My brother, Drew wrapped his arms around me as I re-sat my head onto his shoulder. my brother was my parental figure he was only 4 years older than me but he tried his best to make me enjoy life. my mother was slowly lowered into the ground, I then whipped out my mother's lighter and a box of cigarettes from my pocket. I tossed both harshly at the coffin, one by one letting out all the anger and rage I had stored inside of me. my brother gripped me a bit tighter guiding me away from the grave. he guided me to one of our stepdad's glamorous cars, which my brother loved and used all the time when possible.

"Why don't you just apparate us home," I asked as I climbed into the car.

"Sir Kellogg hates us using magic" he said as he started up the car. 

"You just want to impress girls, don't you, with his flashy cars" I stayed but drew only smiled in response.
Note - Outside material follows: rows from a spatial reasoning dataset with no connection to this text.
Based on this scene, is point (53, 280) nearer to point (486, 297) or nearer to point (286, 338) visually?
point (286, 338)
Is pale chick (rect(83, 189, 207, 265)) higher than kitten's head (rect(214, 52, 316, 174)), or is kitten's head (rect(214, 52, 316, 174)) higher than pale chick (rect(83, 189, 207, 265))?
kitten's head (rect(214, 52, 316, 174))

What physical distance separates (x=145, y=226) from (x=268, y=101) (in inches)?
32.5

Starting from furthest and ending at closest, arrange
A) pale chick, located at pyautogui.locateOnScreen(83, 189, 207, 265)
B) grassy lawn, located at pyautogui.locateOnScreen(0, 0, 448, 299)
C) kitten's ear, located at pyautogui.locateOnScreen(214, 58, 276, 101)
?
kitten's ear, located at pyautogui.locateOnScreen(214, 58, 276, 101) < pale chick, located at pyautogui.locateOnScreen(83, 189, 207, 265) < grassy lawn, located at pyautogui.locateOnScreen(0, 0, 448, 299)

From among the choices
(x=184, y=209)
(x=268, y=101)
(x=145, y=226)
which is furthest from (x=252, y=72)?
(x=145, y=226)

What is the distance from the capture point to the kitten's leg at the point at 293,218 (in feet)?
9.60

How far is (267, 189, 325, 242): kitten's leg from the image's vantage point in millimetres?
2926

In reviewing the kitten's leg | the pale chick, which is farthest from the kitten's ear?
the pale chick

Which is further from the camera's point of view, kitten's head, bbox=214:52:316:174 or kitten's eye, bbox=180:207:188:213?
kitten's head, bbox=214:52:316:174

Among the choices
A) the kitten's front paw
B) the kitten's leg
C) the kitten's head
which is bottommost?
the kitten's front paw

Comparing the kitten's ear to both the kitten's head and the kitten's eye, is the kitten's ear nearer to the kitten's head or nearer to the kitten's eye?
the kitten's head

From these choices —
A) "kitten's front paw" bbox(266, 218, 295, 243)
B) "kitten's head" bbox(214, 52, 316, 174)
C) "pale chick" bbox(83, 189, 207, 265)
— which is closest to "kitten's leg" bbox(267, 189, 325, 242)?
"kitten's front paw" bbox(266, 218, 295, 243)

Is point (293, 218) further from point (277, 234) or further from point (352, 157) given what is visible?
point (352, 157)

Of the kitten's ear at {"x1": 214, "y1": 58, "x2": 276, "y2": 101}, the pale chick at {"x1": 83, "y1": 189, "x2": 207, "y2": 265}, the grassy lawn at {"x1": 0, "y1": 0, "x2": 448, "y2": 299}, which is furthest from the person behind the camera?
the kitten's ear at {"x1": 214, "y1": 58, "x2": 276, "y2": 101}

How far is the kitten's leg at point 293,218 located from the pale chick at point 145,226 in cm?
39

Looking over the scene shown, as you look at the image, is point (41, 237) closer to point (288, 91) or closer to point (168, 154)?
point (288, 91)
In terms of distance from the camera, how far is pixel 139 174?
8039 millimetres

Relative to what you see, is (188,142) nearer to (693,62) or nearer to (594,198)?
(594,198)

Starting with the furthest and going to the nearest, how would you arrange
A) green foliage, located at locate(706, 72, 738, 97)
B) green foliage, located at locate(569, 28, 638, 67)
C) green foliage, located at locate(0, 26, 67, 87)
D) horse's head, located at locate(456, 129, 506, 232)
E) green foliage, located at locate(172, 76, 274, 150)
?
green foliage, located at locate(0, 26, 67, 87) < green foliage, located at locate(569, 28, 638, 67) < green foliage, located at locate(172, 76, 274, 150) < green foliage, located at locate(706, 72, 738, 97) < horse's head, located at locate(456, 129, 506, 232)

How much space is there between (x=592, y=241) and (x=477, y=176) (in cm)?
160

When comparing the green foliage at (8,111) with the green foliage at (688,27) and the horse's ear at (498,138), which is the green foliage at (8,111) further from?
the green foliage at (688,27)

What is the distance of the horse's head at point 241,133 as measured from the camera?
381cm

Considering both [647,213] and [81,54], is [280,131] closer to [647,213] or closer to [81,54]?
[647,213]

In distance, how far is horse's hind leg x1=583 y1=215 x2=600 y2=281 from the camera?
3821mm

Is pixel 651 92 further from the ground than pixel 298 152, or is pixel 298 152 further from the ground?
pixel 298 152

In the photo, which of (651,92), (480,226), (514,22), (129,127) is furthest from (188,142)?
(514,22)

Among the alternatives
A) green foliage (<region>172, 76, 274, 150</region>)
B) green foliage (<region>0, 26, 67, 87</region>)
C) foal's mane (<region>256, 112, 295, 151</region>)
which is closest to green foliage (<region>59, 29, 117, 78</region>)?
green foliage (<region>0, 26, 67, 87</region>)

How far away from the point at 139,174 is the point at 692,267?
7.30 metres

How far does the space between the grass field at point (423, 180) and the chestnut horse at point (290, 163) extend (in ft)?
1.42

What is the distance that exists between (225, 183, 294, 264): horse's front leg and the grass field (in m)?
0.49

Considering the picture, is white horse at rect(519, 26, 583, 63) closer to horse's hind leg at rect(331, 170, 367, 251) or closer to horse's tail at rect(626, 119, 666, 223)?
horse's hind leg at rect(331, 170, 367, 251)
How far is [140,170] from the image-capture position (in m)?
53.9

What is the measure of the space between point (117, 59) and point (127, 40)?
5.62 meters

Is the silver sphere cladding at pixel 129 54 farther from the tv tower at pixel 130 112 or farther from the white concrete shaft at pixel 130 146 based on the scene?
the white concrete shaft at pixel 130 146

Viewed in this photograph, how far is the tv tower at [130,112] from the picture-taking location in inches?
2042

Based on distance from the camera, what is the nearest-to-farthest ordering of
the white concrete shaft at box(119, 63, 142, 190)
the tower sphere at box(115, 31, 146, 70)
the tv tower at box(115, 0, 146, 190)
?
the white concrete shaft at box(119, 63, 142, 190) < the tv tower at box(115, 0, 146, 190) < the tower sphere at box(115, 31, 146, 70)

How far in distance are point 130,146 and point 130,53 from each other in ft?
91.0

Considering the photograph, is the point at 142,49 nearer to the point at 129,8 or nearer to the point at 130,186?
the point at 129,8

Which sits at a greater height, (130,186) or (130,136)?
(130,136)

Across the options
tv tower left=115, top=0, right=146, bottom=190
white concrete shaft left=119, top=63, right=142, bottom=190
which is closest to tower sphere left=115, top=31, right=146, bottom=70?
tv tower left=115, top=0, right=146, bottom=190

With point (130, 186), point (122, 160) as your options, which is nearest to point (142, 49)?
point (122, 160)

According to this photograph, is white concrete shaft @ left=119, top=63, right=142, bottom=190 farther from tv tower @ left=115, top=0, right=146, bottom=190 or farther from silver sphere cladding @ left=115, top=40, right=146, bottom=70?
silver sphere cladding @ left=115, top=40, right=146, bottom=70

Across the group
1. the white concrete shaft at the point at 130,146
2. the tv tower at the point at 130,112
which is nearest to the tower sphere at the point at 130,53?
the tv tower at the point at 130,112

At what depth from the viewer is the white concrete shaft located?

I leaned back in my seat, taking a long hard sigh

"We suffered, that woman was horrible to us but let Claudina Kellogg's soul burn in fucking hell" I whispered like she was in the car now. my brother didn't reply but remained silent nodding slightly, as he drove. neither of us spoke for the whole ride which was very much like us, when we were given silence we took it and enjoyed it, but we also never really talked about feelings or life with one another. Once we arrived we got out of the car and dragged ourselves into the mansion-sized house we had lived in for coming up 5 years now. when I reached the top of the stairs I turned to look at the high grand gates and remembered when we were first brought here. it was my mother's wedding day and her new husband had made it deadly clear he hated us. when he told us we were worthless and just stealing all his money Mum didn't look hurt but looked so happy. but I thought deep down somewhere she must care, she must have felt some guilt about how this man was treating us as he shoved and beat me around. I got it worse than my brother, he only yelled at but I had to hide the bruises.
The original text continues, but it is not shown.